Como solicitar o reequilíbrio econômico-financeiro nos contratos públicos?
A mudança na carga tributária pode afetar contratos de longo prazo firmados antes da vigência do novo sistema. A Lei nº 14.133/2021 (Nova Lei de Licitações) e a Lei Complementar nº 214/2025 preveem o direito ao reequilíbrio econômico-financeiro quando há alteração significativa nos tributos.
Se a transição para o IVA dual reduzir a carga tributária efetiva do fornecedor, a administração pública tem o dever de revisar o contrato para baixo, repassando a economia ao erário. Por outro lado, se houver aumento de custos operacionais (por exemplo, necessidade de adequação de sistemas, contratação de consultoria, aumento de alíquotas), o fornecedor pode solicitar o reequilíbrio para cima.
O pedido deve ser formalizado por escrito, com planilha demonstrando o impacto da mudança na equação econômico-financeira original. É fundamental ter registros contábeis e fiscais que comprovem a variação, especialmente a segregação de custos por contrato. Sem essa segmentação, fica difícil defender a margem em pleitos de reequilíbrio.
Quais os desafios operacionais e tecnológicos para os fornecedores?
Para se adequar ao novo modelo, o fornecedor precisa atualizar seus sistemas de gestão (ERP) para suportar:
- Novo layout da NF-e com campos de IBS e CBS.
- Apuração assistida dos tributos (cálculo automático por fora).
- Identificação do grupo gCompraGov nas operações com o governo.
- Segmentação de custos e tributos por contrato (para pleitos de reequilíbrio).
Empresas que não atualizarem o ERP correm o risco de emitir notas inválidas a partir de agosto de 2026, o que pode paralisar o faturamento. Além disso, sistemas que ainda calculam tributos por dentro gerarão divergências entre o valor destacado na nota e o esperado pelo fisco, aumentando a chance de malha fina.
Outro desafio é o treinamento da equipe fiscal e comercial. O time de vendas precisa entender que o preço proposto deve ser líquido de tributos, e o time fiscal precisa dominar o novo layout e as regras de validação.
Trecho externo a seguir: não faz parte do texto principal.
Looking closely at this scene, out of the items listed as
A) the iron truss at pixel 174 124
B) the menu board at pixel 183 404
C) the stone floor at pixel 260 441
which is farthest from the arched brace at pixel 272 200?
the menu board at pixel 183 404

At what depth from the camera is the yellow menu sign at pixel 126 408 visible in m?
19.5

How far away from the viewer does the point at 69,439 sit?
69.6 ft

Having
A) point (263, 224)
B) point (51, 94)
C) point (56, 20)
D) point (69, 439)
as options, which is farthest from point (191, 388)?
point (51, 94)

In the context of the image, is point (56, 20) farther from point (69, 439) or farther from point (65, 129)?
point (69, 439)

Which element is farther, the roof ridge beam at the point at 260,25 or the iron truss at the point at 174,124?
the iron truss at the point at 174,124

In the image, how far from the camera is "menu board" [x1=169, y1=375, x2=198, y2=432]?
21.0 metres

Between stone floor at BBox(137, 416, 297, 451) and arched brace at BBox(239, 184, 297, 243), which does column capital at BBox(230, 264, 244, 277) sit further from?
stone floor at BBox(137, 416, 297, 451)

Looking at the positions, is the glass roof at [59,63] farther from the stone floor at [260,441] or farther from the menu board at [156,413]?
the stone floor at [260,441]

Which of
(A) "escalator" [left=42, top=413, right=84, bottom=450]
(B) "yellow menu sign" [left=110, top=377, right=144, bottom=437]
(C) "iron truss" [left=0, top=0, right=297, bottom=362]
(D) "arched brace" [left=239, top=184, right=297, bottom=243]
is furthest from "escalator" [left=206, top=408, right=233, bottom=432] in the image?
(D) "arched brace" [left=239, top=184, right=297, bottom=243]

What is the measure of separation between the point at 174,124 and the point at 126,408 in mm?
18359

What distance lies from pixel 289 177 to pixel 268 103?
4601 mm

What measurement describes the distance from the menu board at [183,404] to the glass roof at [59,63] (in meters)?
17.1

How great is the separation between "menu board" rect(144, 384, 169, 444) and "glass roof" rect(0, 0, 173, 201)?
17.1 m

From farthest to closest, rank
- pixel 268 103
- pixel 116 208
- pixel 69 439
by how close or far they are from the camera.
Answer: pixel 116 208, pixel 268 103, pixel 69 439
A falta de alinhamento pode resultar em propostas com margem errada ou notas rejeitadas.
Perguntas frequentes
O que é IBS e CBS?
IBS (Imposto sobre Bens e Serviços) é o imposto de competência estadual e municipal que substitui ICMS e ISS. CBS (Contribuição sobre Bens e Serviços) é a contribuição federal que substitui PIS e Cofins. Juntos formam o IVA dual brasileiro.
A partir de quando as notas com IBS e CBS são obrigatórias?
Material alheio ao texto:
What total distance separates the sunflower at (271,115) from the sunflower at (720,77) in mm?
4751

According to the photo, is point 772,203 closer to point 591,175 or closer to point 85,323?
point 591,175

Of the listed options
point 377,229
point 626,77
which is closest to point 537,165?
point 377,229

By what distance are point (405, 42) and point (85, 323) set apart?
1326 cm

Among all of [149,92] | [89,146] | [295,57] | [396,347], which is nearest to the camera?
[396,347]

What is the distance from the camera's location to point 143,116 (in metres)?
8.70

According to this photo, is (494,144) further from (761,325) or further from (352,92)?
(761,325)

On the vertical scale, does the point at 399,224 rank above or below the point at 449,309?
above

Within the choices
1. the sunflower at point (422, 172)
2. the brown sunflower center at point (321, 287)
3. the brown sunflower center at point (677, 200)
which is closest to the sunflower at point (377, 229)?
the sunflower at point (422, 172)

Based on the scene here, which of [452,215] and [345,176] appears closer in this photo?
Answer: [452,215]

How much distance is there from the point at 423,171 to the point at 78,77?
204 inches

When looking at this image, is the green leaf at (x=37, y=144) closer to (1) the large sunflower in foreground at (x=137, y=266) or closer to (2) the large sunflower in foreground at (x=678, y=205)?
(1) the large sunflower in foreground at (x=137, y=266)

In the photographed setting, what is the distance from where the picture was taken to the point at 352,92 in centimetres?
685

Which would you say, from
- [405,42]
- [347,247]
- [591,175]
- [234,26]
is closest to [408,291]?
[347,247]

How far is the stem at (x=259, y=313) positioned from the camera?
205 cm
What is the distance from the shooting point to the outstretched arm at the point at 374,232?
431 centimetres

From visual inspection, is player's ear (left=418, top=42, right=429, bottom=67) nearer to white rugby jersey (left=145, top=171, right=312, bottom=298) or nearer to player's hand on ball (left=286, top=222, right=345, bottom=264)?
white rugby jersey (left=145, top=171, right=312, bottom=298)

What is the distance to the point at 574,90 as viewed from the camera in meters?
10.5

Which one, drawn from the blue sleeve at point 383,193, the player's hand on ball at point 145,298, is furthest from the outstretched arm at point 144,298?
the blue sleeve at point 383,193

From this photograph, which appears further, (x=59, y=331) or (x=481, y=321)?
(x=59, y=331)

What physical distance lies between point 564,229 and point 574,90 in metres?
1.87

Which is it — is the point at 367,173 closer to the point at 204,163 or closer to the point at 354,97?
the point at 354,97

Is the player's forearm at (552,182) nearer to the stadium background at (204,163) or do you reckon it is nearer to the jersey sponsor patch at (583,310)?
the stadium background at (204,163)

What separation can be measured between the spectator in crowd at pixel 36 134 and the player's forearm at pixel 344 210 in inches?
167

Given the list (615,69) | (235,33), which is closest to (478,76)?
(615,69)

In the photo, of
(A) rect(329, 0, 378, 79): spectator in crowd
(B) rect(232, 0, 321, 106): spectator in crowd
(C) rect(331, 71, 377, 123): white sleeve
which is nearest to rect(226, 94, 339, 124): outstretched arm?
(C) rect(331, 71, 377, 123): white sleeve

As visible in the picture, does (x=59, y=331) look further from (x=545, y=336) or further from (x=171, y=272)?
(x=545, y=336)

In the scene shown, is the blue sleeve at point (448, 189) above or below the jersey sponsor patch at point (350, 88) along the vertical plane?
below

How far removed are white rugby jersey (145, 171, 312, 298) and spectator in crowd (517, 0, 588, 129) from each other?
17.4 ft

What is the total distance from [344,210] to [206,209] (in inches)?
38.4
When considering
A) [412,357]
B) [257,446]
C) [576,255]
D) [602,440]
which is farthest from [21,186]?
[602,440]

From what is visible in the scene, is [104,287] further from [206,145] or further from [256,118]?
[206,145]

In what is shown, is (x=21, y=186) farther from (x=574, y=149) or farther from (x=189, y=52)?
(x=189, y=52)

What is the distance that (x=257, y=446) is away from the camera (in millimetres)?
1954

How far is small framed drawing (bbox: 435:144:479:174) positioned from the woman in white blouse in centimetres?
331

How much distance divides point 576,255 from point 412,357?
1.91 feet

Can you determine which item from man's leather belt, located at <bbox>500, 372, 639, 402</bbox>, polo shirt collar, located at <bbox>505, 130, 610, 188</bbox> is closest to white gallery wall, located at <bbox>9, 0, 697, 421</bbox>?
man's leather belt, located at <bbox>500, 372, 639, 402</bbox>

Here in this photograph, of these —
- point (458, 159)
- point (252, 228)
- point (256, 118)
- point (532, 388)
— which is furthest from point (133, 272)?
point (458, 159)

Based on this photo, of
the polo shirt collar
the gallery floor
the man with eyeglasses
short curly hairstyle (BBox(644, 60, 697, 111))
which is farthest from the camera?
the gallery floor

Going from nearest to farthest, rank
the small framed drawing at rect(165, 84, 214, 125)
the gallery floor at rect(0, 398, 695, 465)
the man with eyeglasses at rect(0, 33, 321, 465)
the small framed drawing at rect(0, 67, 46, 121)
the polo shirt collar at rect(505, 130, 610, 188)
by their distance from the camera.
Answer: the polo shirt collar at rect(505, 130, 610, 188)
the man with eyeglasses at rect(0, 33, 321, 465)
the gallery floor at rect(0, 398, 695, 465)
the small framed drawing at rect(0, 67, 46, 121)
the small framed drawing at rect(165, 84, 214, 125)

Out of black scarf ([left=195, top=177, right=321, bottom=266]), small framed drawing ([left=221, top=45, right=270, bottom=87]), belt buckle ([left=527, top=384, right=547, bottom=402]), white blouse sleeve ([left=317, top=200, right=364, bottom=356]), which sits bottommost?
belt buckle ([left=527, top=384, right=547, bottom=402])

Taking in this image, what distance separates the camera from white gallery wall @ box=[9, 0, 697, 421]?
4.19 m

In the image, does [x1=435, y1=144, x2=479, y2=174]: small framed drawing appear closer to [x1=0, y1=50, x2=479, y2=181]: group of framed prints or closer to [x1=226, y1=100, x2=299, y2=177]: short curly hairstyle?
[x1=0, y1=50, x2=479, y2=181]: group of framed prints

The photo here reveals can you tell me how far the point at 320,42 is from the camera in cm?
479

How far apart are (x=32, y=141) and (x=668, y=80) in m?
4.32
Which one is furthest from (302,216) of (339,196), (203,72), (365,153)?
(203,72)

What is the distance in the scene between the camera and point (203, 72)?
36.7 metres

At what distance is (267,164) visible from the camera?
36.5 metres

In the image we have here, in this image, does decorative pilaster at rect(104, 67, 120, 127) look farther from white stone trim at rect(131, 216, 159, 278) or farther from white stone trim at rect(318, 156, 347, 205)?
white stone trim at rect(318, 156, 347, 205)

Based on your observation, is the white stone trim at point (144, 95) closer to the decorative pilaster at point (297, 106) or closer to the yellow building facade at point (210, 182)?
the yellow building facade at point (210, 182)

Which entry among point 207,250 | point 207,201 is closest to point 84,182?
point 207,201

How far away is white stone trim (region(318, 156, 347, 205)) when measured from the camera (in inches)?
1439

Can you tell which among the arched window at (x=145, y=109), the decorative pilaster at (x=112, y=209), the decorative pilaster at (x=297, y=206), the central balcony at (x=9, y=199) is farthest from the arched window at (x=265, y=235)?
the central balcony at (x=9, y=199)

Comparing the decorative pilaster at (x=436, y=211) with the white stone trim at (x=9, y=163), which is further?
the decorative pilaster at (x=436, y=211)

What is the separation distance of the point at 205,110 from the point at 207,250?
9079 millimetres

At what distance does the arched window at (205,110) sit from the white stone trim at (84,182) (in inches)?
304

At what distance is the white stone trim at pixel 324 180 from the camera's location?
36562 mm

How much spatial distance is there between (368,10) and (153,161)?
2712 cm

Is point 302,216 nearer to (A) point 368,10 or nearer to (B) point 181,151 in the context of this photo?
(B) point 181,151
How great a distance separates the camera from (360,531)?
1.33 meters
A partir de 3 de agosto de 2026, toda nota fiscal eletrônica emitida para a administração pública deve conter o detalhamento de IBS e CBS. Notas sem esses campos serão rejeitadas automaticamente.
O que fazer se meu contrato com o governo foi firmado antes da reforma?
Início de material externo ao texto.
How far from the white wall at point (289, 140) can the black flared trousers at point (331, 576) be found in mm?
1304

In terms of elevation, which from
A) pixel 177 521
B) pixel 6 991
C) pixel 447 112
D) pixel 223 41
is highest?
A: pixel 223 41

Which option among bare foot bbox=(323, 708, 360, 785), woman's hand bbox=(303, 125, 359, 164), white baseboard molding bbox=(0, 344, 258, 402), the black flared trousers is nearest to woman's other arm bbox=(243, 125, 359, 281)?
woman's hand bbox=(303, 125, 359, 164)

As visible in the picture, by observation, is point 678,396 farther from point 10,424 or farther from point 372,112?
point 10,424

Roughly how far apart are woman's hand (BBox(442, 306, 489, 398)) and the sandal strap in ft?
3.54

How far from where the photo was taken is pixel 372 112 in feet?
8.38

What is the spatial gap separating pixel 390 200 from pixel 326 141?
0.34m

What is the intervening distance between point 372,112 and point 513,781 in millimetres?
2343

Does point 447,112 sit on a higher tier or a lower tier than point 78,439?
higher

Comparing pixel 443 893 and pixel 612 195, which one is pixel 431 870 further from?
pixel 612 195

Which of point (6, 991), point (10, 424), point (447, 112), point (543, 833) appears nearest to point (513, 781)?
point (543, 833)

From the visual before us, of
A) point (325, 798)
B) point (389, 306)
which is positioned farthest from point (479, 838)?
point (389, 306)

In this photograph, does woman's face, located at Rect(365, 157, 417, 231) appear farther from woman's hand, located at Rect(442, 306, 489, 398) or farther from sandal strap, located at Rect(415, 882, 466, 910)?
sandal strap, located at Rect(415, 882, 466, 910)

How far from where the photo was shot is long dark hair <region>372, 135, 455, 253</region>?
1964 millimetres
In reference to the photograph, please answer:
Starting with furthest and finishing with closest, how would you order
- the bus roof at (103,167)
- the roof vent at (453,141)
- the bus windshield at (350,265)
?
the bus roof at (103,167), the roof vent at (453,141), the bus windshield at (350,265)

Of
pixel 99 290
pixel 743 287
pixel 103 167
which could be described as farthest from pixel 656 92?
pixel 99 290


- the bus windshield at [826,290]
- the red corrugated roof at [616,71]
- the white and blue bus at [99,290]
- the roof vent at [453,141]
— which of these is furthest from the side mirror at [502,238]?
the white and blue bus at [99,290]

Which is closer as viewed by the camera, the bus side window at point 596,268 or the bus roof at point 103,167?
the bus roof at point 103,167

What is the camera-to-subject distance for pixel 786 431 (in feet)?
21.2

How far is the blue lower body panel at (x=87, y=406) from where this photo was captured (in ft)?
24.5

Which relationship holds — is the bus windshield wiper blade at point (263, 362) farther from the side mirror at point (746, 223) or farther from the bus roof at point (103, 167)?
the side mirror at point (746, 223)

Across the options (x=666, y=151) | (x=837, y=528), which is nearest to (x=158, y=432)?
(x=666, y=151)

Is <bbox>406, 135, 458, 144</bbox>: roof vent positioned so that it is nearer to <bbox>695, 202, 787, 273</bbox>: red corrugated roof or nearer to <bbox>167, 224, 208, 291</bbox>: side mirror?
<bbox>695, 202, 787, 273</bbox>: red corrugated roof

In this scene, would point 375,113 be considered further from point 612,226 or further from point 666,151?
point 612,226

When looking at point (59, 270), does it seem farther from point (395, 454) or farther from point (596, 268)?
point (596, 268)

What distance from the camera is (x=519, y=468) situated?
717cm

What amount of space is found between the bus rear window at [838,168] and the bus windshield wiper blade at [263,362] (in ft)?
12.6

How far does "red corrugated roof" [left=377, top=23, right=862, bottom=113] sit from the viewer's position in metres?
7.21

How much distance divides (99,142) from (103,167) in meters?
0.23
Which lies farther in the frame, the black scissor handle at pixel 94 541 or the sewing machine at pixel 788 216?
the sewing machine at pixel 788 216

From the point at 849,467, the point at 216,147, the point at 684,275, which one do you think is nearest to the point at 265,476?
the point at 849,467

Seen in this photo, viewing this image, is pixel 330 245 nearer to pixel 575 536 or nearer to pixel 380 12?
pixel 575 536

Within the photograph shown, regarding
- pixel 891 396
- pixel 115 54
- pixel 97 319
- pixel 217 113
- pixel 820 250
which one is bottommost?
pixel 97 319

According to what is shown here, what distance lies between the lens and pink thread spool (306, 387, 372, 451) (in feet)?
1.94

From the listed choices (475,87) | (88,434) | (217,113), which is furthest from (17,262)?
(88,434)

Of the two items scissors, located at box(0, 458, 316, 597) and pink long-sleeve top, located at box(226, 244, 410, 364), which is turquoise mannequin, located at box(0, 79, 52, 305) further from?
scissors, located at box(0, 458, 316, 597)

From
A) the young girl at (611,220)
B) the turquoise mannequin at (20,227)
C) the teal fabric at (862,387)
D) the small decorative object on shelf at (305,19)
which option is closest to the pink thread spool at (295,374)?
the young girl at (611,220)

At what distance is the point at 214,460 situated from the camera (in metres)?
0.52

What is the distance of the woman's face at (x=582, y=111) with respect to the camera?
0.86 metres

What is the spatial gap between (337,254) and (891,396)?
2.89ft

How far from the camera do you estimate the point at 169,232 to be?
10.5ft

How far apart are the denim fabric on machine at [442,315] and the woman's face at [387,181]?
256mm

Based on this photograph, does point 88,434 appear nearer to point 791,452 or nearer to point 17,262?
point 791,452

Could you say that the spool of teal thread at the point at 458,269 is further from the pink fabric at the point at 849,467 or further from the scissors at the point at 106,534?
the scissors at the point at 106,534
O contrato pode ser reequilibrado financeiramente. Se a carga tributária aumentou, o fornecedor pode pedir reequilíbrio para cima. Se diminuiu, a administração deve reduzir o valor. O pedido deve ser acompanhado de planilha comprobatória.
Preciso atualizar meu ERP para vender ao governo?
Sim. O ERP precisa estar preparado para calcular tributos por fora, emitir NF-e com os novos campos e identificar a operação no grupo gCompraGov. Sistemas desatualizados podem gerar notas inválidas e perda de créditos tributários.
Como fica o SICAF com a reforma tributária?
O SICAF (Sistema de Cadastramento Unificado de Fornecedores) continuará sendo exigido para habilitação em licitações federais. A reforma tributária não altera o cadastro, mas os documentos fiscais e contábeis apresentados deverão refletir o novo regime tributário.